I feel for her, try to take her hand. But she’s not there. She’s sleeping, or shutting me out, or maybe just quiet. There’s no way to tell whether she hears me or not.

I think about the Chihuahua lady. I hope she had a good vacation with her young boyfriend. I hope she’s relaxing in her nice yellow house with the green trim.

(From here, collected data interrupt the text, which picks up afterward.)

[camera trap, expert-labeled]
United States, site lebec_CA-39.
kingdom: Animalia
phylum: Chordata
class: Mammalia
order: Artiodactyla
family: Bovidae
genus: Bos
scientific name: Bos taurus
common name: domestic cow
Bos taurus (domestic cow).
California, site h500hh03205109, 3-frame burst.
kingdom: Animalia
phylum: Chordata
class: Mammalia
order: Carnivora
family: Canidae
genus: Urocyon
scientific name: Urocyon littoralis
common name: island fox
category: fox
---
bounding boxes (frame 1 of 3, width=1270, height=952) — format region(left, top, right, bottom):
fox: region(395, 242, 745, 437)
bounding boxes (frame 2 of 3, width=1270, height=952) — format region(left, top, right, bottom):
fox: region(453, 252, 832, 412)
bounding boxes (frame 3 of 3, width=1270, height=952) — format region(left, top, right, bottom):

I turn the cup in my hand. The name of the hospital revolves. Mommy’s place. But she isn’t here. She is at home, waiting for me in the cupboard under the sink.

Something is teasing, tugging at my brain. Something about the Chihuahua lady and her trip to Mexico. I shake my head. That is not right. The Chihuahua lady went on a cruise, not to Mexico. She was in Mexico the first time. The familiar tug in my mind, of having forgotten something. But it is gone.

The orange-haired man appears as I am being discharged. I have to look twice to check, but yes, it is him. I am very surprised and weirdly shy. We told him so much, the other night. I feel sort of naked.